She explained that the museum was created to serve as a repository for relics, artifacts, documents and other articles of historical significance from all of the various waves of people who have called the area, now known as Kasilof, their home.
"Native, Russian, homesteader, immigrant items we welcome them all," Van Zyl said.
Although the facility only opened in July, it already has numerous memorials to days long gone and is acquiring more every week as people learn about the facility.
There's a large dog sled, along with several other items that once were the property of Victor Holm, a native of Finland who sailed to Alaska.
"He built a cabin on the Kasilof River in the late 1890s, and for 50 years made his home and living here," Van Zyl said.
There are photos, records and numerous other items from fox farms owned by Perry Cole, Abe Erikson, Louis Nissen and others.
"Fox farming was a big industry here in the '20s and '30s, until importation of Russian furs knocked the price down," Van Zyl said.
There's a trunk of personal affects that belonged to Lucy and Clayton "Doc" Pollard, the latter of whom practiced dentistry on Kenai Peninsula residents many of whom often had to walk the beach or take a dory to seek his services.
"He was a roving early dentist who took his portable equipment by boat. He went to Homer and Seldovia and traveled all over," Van Zyl said.
On a wall hangs a telephone that's at least 70 years old and a "phone book," which is not only unusual in that it is only one page long with roughly 20 names on it, but the phone numbers aren't actually numbers, but rather a Morse Code-like system of three dots or dashes representing short and long rings.
"The phones rang in all the homes back then, but people could tell who was getting a call by the ring," Van Zyl said.
She said the system probably worked great in a community as small as Kasilof was back then, unless the person being called wasn't home. However, since everyone knew the sound of everyone else's ring, it was easy for someone else to pick it up.

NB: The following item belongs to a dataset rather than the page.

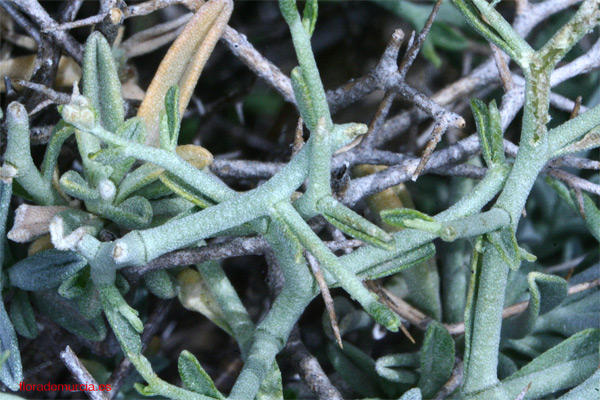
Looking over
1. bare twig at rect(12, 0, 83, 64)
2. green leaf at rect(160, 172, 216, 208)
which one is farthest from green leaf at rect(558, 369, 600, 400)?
bare twig at rect(12, 0, 83, 64)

"Someone might hear the ring for their neighbor, and know he's not home, so they would just answer it and say 'He's out fishing,' or whatever," Van Zyl said.
The museum also has a variety of old newspapers articles, magazine and books everything from popular subjects like the earthquake of 1964, to more hard-to-find subjects like the 1924 book by J.H. Tilden, "Constipation A New Reading on the Subject."

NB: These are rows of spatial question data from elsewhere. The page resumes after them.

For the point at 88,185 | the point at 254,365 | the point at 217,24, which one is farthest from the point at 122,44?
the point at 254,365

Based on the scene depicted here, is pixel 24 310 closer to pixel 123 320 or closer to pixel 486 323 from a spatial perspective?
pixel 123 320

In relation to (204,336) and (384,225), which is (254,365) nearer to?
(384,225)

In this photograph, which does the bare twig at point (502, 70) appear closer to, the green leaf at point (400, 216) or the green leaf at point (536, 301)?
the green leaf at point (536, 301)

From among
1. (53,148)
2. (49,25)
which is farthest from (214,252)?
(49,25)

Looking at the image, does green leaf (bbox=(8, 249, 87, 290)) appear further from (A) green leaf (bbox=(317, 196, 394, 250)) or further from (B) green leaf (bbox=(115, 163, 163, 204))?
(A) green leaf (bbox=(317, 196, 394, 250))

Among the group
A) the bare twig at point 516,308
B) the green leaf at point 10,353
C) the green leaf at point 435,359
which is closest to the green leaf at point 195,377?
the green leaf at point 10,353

In addition to the menagerie of items and displays from the Kasilof of old, the museum also hosts a resident carver George Harrison Calvin who makes artwork, arrow heads, knives and belt buckles out of stones, bones, horns and antlers.

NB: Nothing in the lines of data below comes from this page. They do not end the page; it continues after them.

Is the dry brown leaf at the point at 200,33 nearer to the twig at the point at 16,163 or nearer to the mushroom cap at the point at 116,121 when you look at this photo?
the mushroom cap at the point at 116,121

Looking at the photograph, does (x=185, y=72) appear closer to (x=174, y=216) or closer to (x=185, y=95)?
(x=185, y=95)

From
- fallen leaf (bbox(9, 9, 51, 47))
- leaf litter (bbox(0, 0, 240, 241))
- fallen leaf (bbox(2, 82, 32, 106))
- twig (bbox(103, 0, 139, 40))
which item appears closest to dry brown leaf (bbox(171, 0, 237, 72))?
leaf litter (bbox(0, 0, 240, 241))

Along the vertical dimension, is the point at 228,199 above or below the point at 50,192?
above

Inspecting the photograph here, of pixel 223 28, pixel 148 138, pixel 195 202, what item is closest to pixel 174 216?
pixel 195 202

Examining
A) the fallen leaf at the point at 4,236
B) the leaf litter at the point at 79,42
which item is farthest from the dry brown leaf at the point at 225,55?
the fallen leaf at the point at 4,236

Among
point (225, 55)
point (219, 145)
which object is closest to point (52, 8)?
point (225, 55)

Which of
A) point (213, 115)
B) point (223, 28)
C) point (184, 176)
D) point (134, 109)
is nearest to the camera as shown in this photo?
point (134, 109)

Thuough often hard at work, the 81-year-old admitted that his day often is split between carving and chewing the fat with museum patrons.
"It's probably 50 percent work and 50 percent storytelling. I enjoy talking to people and sharing the history of the area, and with so many old-timers disappearing, there's not many of us left to share stories of how it used to be," Calvin said.
His statement represents another point that Van Zyl said is a purpose of the museum enhancing public awareness and fostering an appreciation for the significance of historic items.
She said that all too often the elderly pass away and their personal possessions are thrown away or sold at garage sales or on e-Bay. But, beyond their financial value, she said these items hold sentimental value that is priceless to the deceased's neighbors, friends and family members who have dispersed out of state, or new residents to the community looking to learn about the area in which they now live.
"It's sad when our history gets lost like that," Van Zyl said.
Unlike most of the other museums on the peninsula, the Kasilof museum is open all winter, from 1 to 4 p.m. Wednesday through Sunday.
"It's great that tourists can come and see this stuff in summer, but we wanted to be open in winter because this is really for the people that live here, the people of Kasilof," Van Zyl said.
The museum is free to the general public. Its funding comes from three primary sources: the $10 annual membership dues paid by Kasilof Historical Society members, the society's annual auction and an annual rummage sale.
"Also, area artists and craftspeople are invited to display their work at the cabin," Van Zyl said.